For compute capability 2.x, the single precision division operator ‘/’ and the sqrtf() function are mapped to IEEE rounded division, reciprocal, and square root implementations by default. Programmers can override this default on a per-compilation-unit basis, by using the following compiler switches:

-prec-div={true|false} if false, use approximate single-precision reciprocal and division
-prec-sqrt={true|false} if false, use approximate single-precision square root

The compiler flag -use_fast_math mentioned by tera implies -ftz=true -prec-div=false -prec-sqrt=false, but in addition causes additional functions like cosf(), sinf(), expf(), logf() to be mapped to faster implementation with (on average) larger approximation error, so if your concern is only about the reciprocal, I would recommend using the finer grained control afforded by -prec-div.

As far as the code for the IEEE-compliant single-precision reciprocal, division, and square root is concerned, please note that not the entire code shown in the disassembly listing is executed for every operation / function invocation. For the vast majority of arguments the code goes through a “fast path” consisting of relatively few instructions. Only for difficult corner cases does it go through a more elaborate “slow path” which is invoked conditionally.

Thank you. This was very explanatory.

May I ask what those “difficult corner cases” are, and how often they could be encountered? Thanks!

Difficult cases are those involving operands close to the end of the exponent range, so numbers either very small or very large in magnitude. In addition, operands that are NaNs. How frequently any piece of code will invoke the slow path thus depends on the specific mix of input operands.
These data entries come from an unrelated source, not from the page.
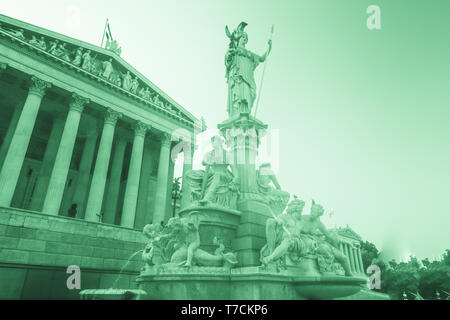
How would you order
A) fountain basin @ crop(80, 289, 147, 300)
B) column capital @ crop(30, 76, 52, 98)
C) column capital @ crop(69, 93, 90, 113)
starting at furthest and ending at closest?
column capital @ crop(69, 93, 90, 113)
column capital @ crop(30, 76, 52, 98)
fountain basin @ crop(80, 289, 147, 300)

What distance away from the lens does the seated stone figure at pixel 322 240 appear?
8.08 meters

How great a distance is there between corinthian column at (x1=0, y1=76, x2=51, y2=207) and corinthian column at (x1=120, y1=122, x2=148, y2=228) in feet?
29.9

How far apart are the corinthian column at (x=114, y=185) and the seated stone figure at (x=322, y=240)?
2527cm

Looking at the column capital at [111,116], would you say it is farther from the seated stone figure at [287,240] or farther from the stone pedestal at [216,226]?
the seated stone figure at [287,240]

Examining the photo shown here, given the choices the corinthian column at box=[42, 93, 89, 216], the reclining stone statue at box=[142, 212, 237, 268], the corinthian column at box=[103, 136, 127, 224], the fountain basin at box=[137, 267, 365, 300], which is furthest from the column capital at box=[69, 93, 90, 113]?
the fountain basin at box=[137, 267, 365, 300]

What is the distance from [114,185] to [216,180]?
23974 millimetres

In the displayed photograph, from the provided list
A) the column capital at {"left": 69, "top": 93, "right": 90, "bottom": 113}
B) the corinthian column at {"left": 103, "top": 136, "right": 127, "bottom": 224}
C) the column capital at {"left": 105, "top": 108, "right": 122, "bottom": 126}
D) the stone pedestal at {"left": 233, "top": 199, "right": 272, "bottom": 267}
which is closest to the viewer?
the stone pedestal at {"left": 233, "top": 199, "right": 272, "bottom": 267}

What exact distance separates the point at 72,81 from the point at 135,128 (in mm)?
7272

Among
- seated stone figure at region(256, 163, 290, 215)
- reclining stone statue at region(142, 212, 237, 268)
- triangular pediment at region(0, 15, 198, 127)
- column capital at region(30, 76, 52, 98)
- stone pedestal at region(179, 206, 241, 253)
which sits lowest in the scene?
reclining stone statue at region(142, 212, 237, 268)

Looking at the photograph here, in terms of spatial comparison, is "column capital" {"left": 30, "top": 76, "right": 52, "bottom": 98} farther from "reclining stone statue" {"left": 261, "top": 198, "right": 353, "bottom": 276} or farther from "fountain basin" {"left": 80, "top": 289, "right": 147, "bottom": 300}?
"reclining stone statue" {"left": 261, "top": 198, "right": 353, "bottom": 276}

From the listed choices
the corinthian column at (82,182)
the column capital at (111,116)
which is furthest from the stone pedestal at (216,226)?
the column capital at (111,116)

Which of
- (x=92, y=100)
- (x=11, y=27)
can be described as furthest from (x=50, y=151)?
(x=11, y=27)

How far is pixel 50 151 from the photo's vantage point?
2656 cm

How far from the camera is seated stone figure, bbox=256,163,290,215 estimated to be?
10359 mm
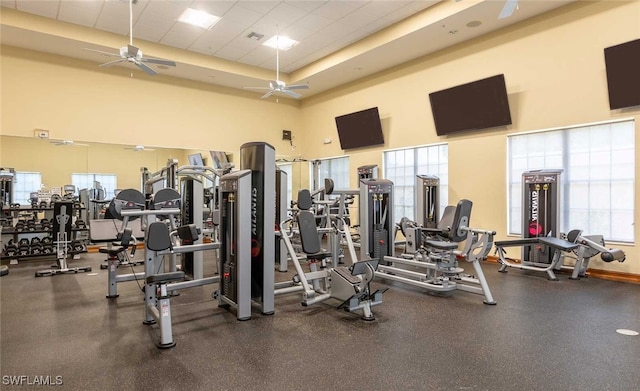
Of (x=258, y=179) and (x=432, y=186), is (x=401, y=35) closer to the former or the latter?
(x=432, y=186)

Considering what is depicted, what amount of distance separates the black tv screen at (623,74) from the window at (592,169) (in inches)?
14.0

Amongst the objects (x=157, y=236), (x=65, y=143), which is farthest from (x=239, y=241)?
(x=65, y=143)

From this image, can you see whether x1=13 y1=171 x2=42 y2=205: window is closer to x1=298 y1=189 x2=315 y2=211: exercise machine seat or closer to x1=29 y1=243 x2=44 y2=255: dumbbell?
x1=29 y1=243 x2=44 y2=255: dumbbell

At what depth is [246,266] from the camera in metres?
3.92

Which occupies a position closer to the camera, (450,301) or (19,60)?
(450,301)

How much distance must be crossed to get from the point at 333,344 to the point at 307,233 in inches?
58.5

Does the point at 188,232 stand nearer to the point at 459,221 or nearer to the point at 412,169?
the point at 459,221

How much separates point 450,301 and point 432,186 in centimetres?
362

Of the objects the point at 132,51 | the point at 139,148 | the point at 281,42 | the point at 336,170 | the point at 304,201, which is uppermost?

In general, “normal” applications tend to hit the slow path so infrequently that it does not have a performance impact.

This is the way I came around this problem,

I couldn’t get -prec-sqrt=true to work, so I went for this algorythm : Babylonian method, Methods of computing square roots - Wikipedia

this works like this:

for calculating square root of S:

x_0 = initial guess;
x[sub]n+1[/sub] = 1/2.0 * ( x[sub]n[/sub] + S / x[sub]n[/sub] );

as for my initial guess I chose sqrtf() from cuda!!
for example below sqrt(1234567891) is calculated:


double x_n;
x_n=sqrtf(1234567891);
double s=1234567891;
for (int tt=1;tt<10;++tt){
x_n=1.0/2.0*(x_n+s/x_n);
}


this is the results:

Matlab on CPU:
3.513641830067487e+004

Babylonian method above with GPU:
3.5136418300674872e+004

Cuda sqrtf:
3.513641796875e+004

as you can see above method reaches great resluts to be compared with cpu in very low number of iterations!! while sqrtf is really off!!!
( I haven’t tried optimizing that tt=10 number of iterations!!)

It looks like you are trying to do a computation using doubles, yet you are using the single precision square root function.

The function prototypes are something like:

float sqrtf(float)
double sqrt(double)

Basically, try using sqrt instead of sqrtf. You should then get your accuracy in one function call instead of needing to use Newton’s method.